- [TAREAS]
(a) Según el texto sobre el gobierno abierto en México, ¿cuántas organizaciones de la sociedad civil hicieron la crítica?
(b) Retoma el texto sobre el gobierno abierto en México y continúalo a partir de su última oración.

- [TEXTO ANALIZADO]
....

México está lejos de poder presumir la existencia de un modelo de gobernanza de gobierno abierto que impacte de manera positiva en la vida de la ciudadanía, condenaron 191 organizaciones regionales y nacionales de la sociedad civil.

Los activistas exhibieron durante los trabajos de la Reunión 2015 de la Alianza por el Gobierno Abierto (AGA) a celebrarse del 27 al 29 de octubre en la Ciudad de México que a cuatro años de la incorporación de México a este mecanismo internacional, los avances en la materia son frágiles e inconsistentes.

El gobierno mexicano se caracteriza por su opacidad, falta de diálogo, impunidad y violaciones a derechos humanos. En estas condiciones es difícil hablar de una auténtica política de gobierno abierto en el país , denunciaron organizaciones como Fundar y las pertenecientes a la a Red Nacional de Organismos Civiles de Derechos Humanos.

....

- [ENTRADAS DISPONIBLES]

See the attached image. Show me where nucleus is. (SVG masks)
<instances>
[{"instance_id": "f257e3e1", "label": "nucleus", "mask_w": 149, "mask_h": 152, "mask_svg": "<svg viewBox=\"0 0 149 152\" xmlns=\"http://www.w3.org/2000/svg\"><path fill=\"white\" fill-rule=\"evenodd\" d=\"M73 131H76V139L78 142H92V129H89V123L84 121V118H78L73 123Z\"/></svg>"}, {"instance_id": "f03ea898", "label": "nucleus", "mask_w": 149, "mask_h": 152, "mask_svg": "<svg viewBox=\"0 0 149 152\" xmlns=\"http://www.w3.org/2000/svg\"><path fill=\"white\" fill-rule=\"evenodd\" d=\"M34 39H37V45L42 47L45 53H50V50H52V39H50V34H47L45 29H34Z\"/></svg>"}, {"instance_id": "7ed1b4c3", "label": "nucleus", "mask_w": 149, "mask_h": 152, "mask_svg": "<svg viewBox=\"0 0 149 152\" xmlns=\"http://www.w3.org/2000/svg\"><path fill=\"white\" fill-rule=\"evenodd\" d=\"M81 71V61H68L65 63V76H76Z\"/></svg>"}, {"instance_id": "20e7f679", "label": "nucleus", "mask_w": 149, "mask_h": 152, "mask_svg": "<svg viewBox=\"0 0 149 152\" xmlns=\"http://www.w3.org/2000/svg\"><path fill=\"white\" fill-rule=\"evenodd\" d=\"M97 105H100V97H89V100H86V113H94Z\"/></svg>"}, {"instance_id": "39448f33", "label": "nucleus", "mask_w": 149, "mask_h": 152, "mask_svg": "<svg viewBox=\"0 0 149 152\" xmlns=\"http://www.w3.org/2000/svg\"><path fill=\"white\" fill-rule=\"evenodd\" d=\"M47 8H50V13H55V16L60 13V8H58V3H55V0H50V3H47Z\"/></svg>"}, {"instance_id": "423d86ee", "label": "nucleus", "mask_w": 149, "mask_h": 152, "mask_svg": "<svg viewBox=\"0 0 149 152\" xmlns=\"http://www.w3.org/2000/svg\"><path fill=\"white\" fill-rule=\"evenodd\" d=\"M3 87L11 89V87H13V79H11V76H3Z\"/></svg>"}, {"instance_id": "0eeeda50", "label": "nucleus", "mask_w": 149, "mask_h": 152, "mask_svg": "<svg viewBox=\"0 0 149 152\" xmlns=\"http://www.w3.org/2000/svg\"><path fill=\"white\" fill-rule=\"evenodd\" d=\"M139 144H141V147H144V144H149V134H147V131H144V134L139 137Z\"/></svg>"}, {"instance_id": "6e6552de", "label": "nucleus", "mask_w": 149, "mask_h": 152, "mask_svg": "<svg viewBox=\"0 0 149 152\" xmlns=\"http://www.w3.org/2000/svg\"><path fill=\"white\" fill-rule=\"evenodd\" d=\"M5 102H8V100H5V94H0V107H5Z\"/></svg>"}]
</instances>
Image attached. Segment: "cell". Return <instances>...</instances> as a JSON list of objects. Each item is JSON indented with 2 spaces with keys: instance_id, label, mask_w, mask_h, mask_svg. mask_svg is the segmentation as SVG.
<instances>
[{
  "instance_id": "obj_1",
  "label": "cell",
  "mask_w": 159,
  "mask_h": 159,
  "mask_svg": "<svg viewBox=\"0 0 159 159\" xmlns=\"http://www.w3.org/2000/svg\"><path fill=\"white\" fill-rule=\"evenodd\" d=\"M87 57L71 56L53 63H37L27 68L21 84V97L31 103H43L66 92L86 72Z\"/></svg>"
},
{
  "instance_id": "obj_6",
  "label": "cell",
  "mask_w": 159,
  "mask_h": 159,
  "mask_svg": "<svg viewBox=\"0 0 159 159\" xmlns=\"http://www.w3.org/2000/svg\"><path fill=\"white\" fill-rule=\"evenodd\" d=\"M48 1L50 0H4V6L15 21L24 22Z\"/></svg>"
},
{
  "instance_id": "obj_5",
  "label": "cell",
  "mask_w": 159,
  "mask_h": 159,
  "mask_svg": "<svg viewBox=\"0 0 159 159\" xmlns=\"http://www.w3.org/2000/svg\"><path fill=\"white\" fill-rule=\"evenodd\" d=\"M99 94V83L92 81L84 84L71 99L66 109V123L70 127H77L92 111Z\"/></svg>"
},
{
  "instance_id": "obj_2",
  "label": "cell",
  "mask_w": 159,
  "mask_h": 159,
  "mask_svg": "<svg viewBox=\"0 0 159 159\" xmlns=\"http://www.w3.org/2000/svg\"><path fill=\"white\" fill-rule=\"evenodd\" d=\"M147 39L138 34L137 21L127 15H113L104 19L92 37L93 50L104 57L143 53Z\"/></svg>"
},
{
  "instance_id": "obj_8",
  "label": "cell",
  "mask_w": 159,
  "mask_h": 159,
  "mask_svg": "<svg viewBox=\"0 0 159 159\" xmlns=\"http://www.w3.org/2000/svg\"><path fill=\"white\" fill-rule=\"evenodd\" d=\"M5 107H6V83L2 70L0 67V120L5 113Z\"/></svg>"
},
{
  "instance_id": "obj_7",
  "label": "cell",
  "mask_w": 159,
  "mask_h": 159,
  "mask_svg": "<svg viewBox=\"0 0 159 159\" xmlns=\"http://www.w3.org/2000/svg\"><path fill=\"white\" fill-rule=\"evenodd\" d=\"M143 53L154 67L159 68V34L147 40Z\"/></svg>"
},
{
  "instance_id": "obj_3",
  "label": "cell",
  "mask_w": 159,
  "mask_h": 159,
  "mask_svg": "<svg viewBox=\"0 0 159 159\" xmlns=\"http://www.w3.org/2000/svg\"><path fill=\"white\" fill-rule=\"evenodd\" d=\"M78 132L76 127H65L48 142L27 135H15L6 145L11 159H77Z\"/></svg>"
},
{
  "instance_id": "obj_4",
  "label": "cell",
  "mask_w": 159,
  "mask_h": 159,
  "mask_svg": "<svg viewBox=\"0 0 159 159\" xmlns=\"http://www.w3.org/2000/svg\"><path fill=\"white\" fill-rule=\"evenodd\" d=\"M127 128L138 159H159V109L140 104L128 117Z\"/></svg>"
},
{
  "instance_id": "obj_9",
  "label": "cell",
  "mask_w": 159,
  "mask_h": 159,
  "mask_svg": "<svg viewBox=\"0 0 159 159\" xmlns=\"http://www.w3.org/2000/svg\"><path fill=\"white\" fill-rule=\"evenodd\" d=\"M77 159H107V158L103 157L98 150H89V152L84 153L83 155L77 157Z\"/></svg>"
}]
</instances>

....

- [RESPUESTAS]
(a) 191 organizaciones regionales y nacionales de la sociedad civil.

(b)
La generación de procesos de gobierno abierto no ha logrado paliar la grave crisis en materia de derechos que vive el país, destaca la postura de las organizaciones, las cuales argumentan que esta situación, en medio de falta de transparencia y rendición de cuentas en casos de violaciones graves a derechos humanos y corrupción, ha propiciado observaciones y recomendaciones de actores y expertos internacionales como la Comisión Interamericana de Derechos Humanos (CIDH) y la Organización de Naciones Unidas (ONU).

Ambos organismos coinciden en la necesidad de generar mecanismos de información eficientes y transparentes respecto del incumplimiento de las obligaciones del Estado mexicano de respetar y proteger los derechos humanos y han advertido sobre la inminente necesidad de que los funcionarios públicos involucrados rindan cuentas.

Los activistas destacan que el gobierno abierto parece circunscribirse a ejercicios muy puntuales que no abonan al fortalecimiento de la democracia.

La mayoría de los compromisos atiende lagunas de información en ciertos sectores y dependencias, y no se traducen en prácticas estandarizadas de apertura que generen mayor participación y rendición de cuentas.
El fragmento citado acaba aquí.